--- start of TEXT SECTION ---

# Wamu



## Lyle (Oct 3, 2008)

I heard that Wamu checking went bankrupt. Was anyone from this board a member of that bank? What happened with your money and what bank are you going to switch to?


----------



## Binary Encryption (Oct 10, 2008)

*Here ya go,*

Source, Associated Press: http://www.chron.com/disp/story.mpl/headline/biz/6038087.html

Yes stick a fork in them their done. Any money in any bank that is FDIC insured is safe and there is no chance of loss of funds due to bankruptcy/theft. Well not unless the .gov goes MIA overnight. Wamu was FDIC insured.

For info on FDIC: http://www.fdic.gov/consumers/consumer/information/fdiciorn.html


----------



## Narsil (Oct 10, 2008)

You should read the fine print about the wonderful world of FDIC insured accounts. In particular, you should note the minimum required payment schedule. Most people assume that if they have $25,000 in an insured account in a bank that fails, the FDIC writes them a check for $25,000. Apparently not; I heard recently (although I haven't verified it yet) that while they are required to give you all your money, they don't have to give you a lump sum. They can pay it out to you in monthly checks, at some ridiculously low amount. I believe the number I heard was $30 per month.

Again, I haven't been able to verify this.


----------



## groundhogsniper23 (Oct 10, 2008)

--- end of TEXT SECTION ---
--- start of INPUT MATERIAL ---

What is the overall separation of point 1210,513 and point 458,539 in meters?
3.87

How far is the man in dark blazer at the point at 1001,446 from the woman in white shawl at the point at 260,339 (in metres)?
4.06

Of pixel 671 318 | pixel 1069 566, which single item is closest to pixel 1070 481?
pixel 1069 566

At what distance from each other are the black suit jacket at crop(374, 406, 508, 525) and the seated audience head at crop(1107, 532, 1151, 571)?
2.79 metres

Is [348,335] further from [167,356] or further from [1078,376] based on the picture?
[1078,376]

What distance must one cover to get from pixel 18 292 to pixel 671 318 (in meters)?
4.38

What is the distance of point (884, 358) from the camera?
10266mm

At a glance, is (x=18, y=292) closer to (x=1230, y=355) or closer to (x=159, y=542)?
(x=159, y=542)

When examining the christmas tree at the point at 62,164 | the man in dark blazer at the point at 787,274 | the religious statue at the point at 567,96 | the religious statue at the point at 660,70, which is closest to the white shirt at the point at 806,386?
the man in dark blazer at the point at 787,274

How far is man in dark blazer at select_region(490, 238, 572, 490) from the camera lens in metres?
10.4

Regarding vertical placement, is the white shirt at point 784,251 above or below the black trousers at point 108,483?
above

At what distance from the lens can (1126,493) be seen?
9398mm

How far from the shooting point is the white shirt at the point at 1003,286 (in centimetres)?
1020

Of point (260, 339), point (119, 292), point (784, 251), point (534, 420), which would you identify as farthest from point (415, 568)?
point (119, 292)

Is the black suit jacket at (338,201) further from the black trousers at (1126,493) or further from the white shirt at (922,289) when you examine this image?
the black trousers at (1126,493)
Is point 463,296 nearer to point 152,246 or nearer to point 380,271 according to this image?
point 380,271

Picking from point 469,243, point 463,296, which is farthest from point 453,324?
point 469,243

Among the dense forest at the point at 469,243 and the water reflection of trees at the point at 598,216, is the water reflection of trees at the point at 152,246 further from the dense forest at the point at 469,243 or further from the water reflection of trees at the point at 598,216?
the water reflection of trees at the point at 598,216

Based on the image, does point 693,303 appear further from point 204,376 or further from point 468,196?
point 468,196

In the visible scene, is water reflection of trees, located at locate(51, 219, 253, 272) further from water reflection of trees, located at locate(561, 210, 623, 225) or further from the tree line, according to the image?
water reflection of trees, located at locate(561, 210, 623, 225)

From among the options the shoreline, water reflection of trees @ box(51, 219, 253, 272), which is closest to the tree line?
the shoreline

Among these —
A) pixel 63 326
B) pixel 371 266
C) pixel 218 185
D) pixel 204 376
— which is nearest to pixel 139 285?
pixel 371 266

--- end of INPUT MATERIAL ---

REQUIREMENT 1 — According to the forum thread, what monthly payment amount does Narsil believe the FDIC might pay out in checks?
REQUIREMENT 2 — Select every line of the entries that contains the word "located", and copy each such line in full.

CORRECT RESPONSE 1 — $30 per month.

CORRECT RESPONSE 2 —
In the visible scene, is water reflection of trees, located at locate(51, 219, 253, 272) further from water reflection of trees, located at locate(561, 210, 623, 225) or further from the tree line, according to the image?
water reflection of trees, located at locate(561, 210, 623, 225)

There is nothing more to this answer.